DATASET ENTRIES:
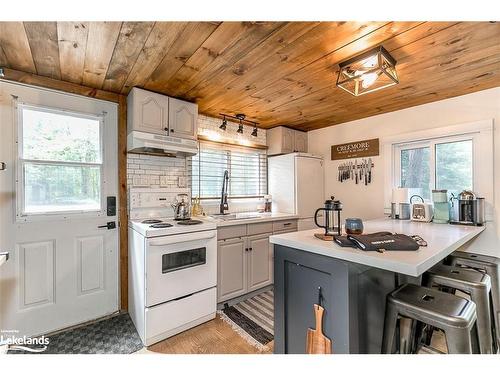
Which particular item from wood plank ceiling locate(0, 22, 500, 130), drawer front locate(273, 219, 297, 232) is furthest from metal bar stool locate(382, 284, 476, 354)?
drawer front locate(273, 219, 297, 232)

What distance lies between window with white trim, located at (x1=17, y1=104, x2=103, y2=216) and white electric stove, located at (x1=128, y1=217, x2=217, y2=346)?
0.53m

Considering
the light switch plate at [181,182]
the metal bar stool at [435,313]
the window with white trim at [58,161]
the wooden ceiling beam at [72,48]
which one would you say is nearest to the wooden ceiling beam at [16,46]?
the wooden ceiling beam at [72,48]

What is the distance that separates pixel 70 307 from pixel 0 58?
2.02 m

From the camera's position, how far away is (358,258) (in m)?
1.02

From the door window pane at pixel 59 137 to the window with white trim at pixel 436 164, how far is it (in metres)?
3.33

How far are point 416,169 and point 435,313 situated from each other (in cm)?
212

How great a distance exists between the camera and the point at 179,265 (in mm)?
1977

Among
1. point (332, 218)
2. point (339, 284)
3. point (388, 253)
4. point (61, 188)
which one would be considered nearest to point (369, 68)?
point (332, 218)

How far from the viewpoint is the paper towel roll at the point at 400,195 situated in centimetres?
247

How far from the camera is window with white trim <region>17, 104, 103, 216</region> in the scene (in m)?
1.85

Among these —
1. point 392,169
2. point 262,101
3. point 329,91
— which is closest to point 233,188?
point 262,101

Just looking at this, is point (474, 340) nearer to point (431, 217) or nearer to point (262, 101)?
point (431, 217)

==

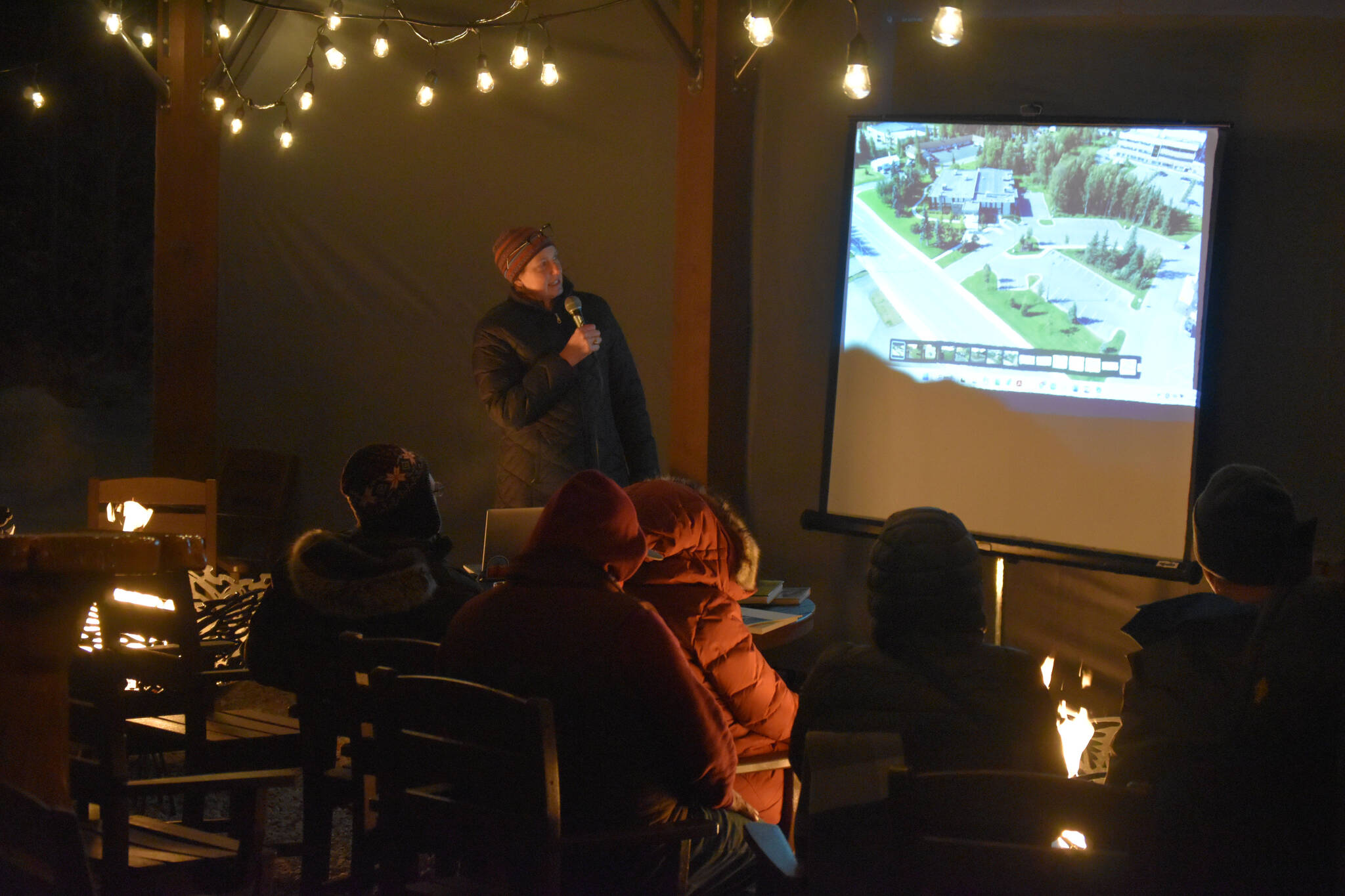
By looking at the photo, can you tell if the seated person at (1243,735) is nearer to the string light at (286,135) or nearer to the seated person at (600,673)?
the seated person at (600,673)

* * *

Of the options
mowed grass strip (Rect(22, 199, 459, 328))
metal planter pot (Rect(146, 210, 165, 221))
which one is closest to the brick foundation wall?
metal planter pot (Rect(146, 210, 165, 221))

JOB: Please count the lines in the entries above that contain the word "situated". Reply with that number alone.

EXERCISE OUTPUT: 2